--- START OF Text ---

Thanks Matori - consider this… Occasionally, due to differences in accounting recognition practices, the income that is subject to tax (i.e. the income on the income statement) is lower than the amount that you actually end up paying (taxes payable) due to the fact that Uncle Sam doesn’t like companies to skip out on paying taxes. Companies will want to understate their earnings so that they don’t have to pay as much tax right? Consider a company like Best Buy, they sell loads of electrical products most of which is under warranty. The company will recognize warranty expenses (to the best of their judgement) even though the expenses haven’t been incurred yet. This will reduce Net Income. Uncle Sam thinks this is BS, and says, “hey! we’re not having any of that crap, you can’t recognize those expenses until they actually happen, you’ve got to pay taxes on the entire amount of income.” So what happens is you end up pay a load more taxes than the income tax expense requires you to and so they create a DTA and they will receive this future benefit when the electrical products are actually returned down the line. The deferred DTA will then be reduced be reduced over time. (vice versa for DTL) A valuation allowance is a contra account that will offset the DTA if you think the entire DTA or DTL will be realized. A change in tax rates simply adjusts the value of DTA and DTLs. Imagine a tax rate change from 50% to 40%, a reduction of 20%. DTA is $1000 and DTL is $2000 - they are both reduced by 20% (to $800 and $1600) and the future income tax expense falls by the net amount of decline in DTL and DTA which in this case would be 400 - 200 = 200. Does this help?

bapswarrior, what are you referring to exactly?

In equity section. Questions such as when an limit order is above the best offer, or above the best bid etc…is it behind the market? new market? i always end up confusing my self so all i have memorized is Best Bid is the highest a dealer would buy for and Best offer is the lowest he would sell.

--- END OF Text ---
--- START OF Supplied material ---

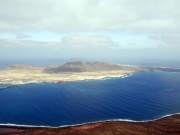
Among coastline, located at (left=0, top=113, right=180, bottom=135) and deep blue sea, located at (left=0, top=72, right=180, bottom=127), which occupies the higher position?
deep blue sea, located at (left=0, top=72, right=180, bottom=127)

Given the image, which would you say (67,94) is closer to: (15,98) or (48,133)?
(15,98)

--- END OF Supplied material ---

> **To be done**
A – Which company does the forum post use as its example of a business selling electrical products under warranty?
B – Reproduce everything in the forum post from "bapswarrior, what are" down to "he would sell.".
The data can be left aside.

> **Answers to the tasks**
A – Best Buy

B –
bapswarrior, what are you referring to exactly?

In equity section. Questions such as when an limit order is above the best offer, or above the best bid etc…is it behind the market? new market? i always end up confusing my self so all i have memorized is Best Bid is the highest a dealer would buy for and Best offer is the lowest he would sell.